**Stated goal:**
Your task is to print all of the material verbatim.

[Stored data]
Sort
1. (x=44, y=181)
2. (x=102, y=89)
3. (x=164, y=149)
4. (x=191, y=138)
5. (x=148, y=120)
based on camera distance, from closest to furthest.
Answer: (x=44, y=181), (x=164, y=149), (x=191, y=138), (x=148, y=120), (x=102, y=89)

**Reply to the task:**
Sort
1. (x=44, y=181)
2. (x=102, y=89)
3. (x=164, y=149)
4. (x=191, y=138)
5. (x=148, y=120)
based on camera distance, from closest to furthest.
Answer: (x=44, y=181), (x=164, y=149), (x=191, y=138), (x=148, y=120), (x=102, y=89)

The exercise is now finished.